B. Bumble and the Stingers were an American instrumental ensemble in the early 1960s, who specialized in making rock and roll arrangements of classical melodies. Their biggest hits were "Bumble Boogie" and "Nut Rocker", which reached number 1 in the UK Singles Chart in 1962. The recordings were made by session musicians at Rendezvous Records in Los Angeles, but when they became successful a touring group was formed led by R. C. Gamble (3 November 1941 – 2 August 2008) as "Billy Bumble".
In 1959, Earl Palmer, René Hall and Plas Johnson, all African American musicians from Louisiana, were the house band at Rendezvous Records. According to Palmer, the three friends “always talked about how we could make some money and not leave the studio. One day I said, 'Let's do a rock version of "In the Mood"'. The single, credited to the Ernie Fields Orchestra, became a hit, reaching # 4 on the US pop charts in early 1960.
"Bumble Boogie" went to # 21 on the Billboard charts in June 1961. Because the session musicians all had other studio commitments, a teen band from Ada, Oklahoma, who had played no part in the recording itself, were recruited to handle promotion and public appearances. Their names were given as Fred Richards, Don Orr, and "B. Bumble", a pseudonym for guitarist R. C. Gamble.
Follow-up records "Boogie Woogie", with Freeman's tack piano double tracked, and "Caravan", were less successful, and Rendezvous seemed to lose interest in B. Bumble and the Stingers. Fowley then secured the copyright to an arrangement of Tchaikovsky's "March" from the Nutcracker Suite, and took this to local entrepreneur and pianist H. B. Barnum, who recorded it under the name "Jack B. Nimble and the Quicks" on the small Del Rio label. When Rod Pierce of Rendezvous heard it, he convinced Fowley that his label could do a better version with their own band.
A recording date was quickly arranged, but on the day, Freeman did not appear.
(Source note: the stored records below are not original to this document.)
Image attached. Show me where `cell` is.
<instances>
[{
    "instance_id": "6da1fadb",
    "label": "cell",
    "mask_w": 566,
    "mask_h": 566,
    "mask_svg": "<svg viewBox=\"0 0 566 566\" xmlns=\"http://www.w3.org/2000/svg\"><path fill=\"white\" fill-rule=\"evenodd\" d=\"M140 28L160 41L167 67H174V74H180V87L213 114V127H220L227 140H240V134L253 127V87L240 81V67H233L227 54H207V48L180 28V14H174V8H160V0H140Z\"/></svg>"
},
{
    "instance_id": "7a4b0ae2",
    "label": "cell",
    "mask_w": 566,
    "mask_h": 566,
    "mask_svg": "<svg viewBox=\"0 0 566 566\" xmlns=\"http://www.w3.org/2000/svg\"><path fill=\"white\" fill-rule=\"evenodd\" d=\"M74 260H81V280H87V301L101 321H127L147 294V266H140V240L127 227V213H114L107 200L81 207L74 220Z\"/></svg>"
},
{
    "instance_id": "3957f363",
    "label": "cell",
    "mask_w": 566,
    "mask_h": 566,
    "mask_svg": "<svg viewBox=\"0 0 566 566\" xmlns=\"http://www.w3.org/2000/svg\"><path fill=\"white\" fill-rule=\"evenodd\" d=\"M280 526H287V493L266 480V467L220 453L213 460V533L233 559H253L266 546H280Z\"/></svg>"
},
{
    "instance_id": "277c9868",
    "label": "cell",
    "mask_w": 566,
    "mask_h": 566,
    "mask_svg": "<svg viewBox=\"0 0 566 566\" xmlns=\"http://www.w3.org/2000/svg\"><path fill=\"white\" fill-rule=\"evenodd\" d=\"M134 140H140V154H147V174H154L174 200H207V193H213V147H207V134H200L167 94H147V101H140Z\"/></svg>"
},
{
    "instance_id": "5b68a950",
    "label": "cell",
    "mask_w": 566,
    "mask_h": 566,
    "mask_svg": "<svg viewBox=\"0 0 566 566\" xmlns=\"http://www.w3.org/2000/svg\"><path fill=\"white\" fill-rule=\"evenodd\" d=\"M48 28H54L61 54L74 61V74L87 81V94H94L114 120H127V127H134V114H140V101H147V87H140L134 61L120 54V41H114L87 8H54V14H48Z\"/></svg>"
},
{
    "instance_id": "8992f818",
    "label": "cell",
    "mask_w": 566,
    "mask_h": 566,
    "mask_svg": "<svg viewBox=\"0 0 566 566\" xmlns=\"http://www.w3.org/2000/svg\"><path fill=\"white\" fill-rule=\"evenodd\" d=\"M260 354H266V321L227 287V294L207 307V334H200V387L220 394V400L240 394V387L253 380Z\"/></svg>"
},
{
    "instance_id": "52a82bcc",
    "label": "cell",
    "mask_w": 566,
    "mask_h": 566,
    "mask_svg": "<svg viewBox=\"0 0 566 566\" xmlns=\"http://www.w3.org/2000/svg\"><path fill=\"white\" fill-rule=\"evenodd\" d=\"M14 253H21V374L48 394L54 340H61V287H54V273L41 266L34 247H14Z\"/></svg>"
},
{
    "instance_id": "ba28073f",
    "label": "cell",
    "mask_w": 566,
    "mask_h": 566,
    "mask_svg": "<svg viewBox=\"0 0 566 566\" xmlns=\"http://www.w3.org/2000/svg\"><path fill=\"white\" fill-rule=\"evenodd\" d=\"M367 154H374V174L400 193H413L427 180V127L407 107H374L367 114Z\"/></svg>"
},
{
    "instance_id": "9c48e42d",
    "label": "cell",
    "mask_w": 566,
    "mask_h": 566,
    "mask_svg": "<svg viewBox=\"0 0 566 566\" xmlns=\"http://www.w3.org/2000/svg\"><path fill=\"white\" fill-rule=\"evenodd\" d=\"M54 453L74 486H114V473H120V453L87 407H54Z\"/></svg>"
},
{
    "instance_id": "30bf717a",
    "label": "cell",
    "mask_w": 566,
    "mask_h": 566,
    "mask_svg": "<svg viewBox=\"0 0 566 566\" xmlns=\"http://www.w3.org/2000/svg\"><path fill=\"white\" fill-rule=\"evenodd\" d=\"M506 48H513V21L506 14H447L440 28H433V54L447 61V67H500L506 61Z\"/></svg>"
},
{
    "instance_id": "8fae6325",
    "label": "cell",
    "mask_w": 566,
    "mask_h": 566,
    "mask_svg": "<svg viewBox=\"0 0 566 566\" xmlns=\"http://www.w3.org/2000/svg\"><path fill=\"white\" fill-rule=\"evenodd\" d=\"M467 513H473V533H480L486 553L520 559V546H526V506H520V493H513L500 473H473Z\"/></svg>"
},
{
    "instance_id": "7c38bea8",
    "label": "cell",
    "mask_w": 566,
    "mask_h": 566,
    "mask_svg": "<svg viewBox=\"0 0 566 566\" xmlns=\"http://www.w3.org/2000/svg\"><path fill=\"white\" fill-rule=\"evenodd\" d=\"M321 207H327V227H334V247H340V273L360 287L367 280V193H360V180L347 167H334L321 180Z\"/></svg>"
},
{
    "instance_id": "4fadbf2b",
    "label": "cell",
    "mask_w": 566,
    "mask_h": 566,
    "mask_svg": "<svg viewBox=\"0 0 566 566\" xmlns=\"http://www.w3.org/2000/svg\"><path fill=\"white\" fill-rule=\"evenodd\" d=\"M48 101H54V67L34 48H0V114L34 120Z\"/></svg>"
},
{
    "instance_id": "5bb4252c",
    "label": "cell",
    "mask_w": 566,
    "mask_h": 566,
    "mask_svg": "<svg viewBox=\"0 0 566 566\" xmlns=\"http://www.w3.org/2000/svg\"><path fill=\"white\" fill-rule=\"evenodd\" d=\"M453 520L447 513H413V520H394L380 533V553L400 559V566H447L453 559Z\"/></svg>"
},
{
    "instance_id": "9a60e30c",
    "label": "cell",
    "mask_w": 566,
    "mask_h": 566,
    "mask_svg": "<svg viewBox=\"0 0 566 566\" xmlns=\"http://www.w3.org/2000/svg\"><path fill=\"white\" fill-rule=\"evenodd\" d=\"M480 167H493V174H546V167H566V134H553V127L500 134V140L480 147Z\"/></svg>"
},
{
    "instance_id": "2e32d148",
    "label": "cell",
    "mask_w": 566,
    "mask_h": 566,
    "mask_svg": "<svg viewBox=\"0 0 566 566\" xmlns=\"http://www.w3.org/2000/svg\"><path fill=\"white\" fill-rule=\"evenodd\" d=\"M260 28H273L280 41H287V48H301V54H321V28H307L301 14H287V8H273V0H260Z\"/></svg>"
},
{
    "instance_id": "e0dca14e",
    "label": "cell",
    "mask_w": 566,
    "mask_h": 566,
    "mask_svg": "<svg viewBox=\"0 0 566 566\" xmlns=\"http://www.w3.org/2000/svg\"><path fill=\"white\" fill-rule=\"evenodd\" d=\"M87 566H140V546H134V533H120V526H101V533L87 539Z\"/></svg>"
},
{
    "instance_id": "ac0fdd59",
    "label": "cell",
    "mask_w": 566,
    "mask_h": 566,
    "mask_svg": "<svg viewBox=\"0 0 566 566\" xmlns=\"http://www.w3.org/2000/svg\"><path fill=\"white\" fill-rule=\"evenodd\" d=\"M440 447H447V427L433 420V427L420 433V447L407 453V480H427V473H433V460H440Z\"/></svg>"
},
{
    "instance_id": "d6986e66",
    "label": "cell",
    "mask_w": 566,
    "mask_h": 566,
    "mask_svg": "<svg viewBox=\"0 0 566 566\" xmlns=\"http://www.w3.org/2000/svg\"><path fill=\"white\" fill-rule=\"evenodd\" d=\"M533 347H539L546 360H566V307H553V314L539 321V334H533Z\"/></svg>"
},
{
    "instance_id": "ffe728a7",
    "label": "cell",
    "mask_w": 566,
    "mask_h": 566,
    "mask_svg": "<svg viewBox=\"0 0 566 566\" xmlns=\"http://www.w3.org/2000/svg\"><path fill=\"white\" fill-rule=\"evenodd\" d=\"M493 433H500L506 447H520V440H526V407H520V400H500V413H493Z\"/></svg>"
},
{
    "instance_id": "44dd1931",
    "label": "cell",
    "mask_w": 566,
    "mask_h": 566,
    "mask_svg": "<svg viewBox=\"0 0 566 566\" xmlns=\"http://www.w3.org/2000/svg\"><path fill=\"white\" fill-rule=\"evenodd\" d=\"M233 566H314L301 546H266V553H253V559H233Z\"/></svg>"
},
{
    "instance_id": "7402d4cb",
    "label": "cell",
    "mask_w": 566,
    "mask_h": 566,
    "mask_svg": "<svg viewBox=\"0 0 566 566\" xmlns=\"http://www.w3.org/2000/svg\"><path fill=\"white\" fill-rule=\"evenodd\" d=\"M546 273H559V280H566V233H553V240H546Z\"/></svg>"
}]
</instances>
In his place, guitarist and arranger René Hall rushed pianist Al Hazan into the Rendezvous office, which was rigged up as an improvised studio. According to Hazan, "Rod decided to record the first take while I was still trying to practice the piece with the other musicians. Because I was so rushed to learn 'Nut Rocker', I was not happy at all with my performance on that first take. However, in spite of my asking Rod to let me do it over again, he said he liked it just fine the way it was." Released as "Nut Rocker" in February 1962, the record went to # 23 in the US and # 1 in the UK. Del Rio struck a deal with Randy Wood of Dot Records and re-released what they were now calling "(The Original) Nut Rocker" by Jack B. Nimble and the Quicks, but it was not a hit.
Such was "Nut Rocker"'s popularity in Britain that a touring group, with Hazan and R. C. Gamble, was flown over in October 1962 to promote the follow-up, "Apple Knocker", based on Rossini's William Tell Overture. However, neither that record nor the next release, "Dawn Cracker", based on Morning Mood from Peer Gynt by Grieg, were successful, and no more B. Bumble and the Stingers records were issued after 1963, when Rendezvous went out of business. Hall went on to work with Sam Cooke and many others, Palmer and Freeman became successful session musicians, Fowley moved on to new challenges as a producer and as svengali to the Runaways, and Hazan later recorded solo as Ali Hassan (on instrumentals) and Al Anthony (as a singer).
R. C. Gamble retired from music in 1965 and later became economics professor at Fort Hayes State College in Hayes, Kansas. He died in 2008.